ソフトバンクに新加入した上沢直之投手(30)が26日に福岡市内のホテルで入団会見を行い、新天地での活躍を誓った。背番号「10」の真新しいユニホームに袖を通し「再構築」「挑戦」という言葉を繰り返した右腕は、日本球界復帰に並々ならぬ覚悟をにじませた。
上沢は昨オフ、日本ハムにポスティングシステムの利用を容認されて米球界に挑戦。マイナー契約でレイズに入団し、移籍したレッドソックスでメジャー昇格を果たしたが、救援でわずか2試合の登板にとどまった。シーズン終盤には右ヒジを負傷。不完全燃焼のまま帰国を余儀なくされた。
レッドソックス傘下3Aウースターからフリーエージェント(FA)となり、来季の戦いを見据える中でメジャー再挑戦を断念し、日本球界復帰を決心した。「1年で帰ってきたことは僕のアメリカでの挑戦を応援していただいた方には、本当に申し訳ないと思います」。快く送り出してくれた古巣・日本ハムの存在を念頭に、複雑な胸中を打ち明けた。

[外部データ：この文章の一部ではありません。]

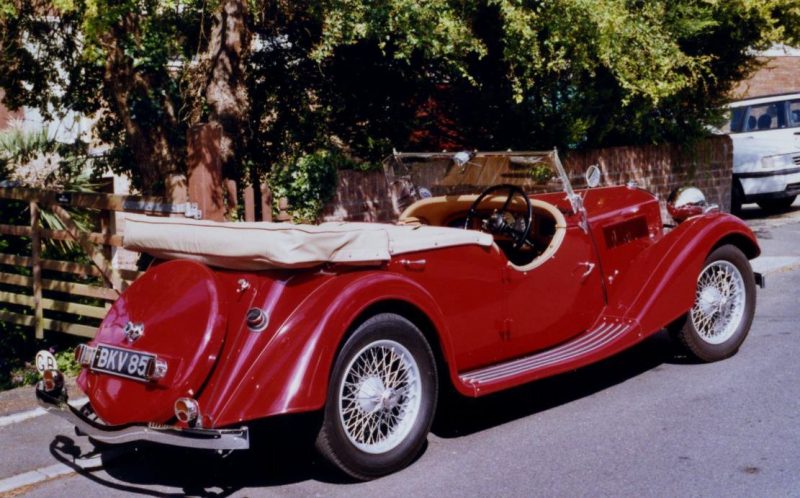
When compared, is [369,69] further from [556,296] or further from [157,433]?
[157,433]

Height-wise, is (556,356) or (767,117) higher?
(767,117)

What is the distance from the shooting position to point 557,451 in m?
5.16

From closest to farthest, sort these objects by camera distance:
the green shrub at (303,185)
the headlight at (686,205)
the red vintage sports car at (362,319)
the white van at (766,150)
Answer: the red vintage sports car at (362,319) → the headlight at (686,205) → the green shrub at (303,185) → the white van at (766,150)

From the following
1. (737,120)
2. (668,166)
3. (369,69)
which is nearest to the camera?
(369,69)

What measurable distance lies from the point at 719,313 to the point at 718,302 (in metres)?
0.11

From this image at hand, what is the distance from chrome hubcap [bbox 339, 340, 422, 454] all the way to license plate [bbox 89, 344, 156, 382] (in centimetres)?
98

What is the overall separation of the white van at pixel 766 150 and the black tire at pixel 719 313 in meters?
8.19

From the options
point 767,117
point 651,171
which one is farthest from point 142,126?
point 767,117

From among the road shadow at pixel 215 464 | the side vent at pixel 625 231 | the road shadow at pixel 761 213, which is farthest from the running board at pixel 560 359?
the road shadow at pixel 761 213

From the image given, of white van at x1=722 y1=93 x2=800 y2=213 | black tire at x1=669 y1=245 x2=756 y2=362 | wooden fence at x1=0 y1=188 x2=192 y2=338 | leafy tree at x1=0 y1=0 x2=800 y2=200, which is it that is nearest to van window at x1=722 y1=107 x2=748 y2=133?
white van at x1=722 y1=93 x2=800 y2=213

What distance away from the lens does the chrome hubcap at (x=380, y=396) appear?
15.8ft

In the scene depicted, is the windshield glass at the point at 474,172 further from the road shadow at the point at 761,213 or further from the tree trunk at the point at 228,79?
the road shadow at the point at 761,213

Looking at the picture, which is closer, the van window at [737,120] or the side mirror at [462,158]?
the side mirror at [462,158]

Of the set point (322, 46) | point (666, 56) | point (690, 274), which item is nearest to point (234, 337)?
point (690, 274)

メジャーに適応しようとあがき、自らの強みを見失った1年だった。「もう一回、自分を再構築する」とレベルアップできる環境を一番に求め、NPB通算70勝を誇る元日本ハムのエースは新天地を選択した。「戻ってきて簡単に成績を残せるような世界じゃない。だから、僕にとっては〝挑戦〟だと思っている」。日本球界復帰を「挑戦」と表現し、ゼロからの再出発を強調した。
古巣のオファーを断り、批判覚悟で選んだ道に「さまざまな声が上がるのは分かっていたけど、この決断がよりよい決断だったと思えるように、これからのプレーだったり、自分の野球で示していきたい」と前を向いた上沢。力強い言葉で、有言実行を約束した。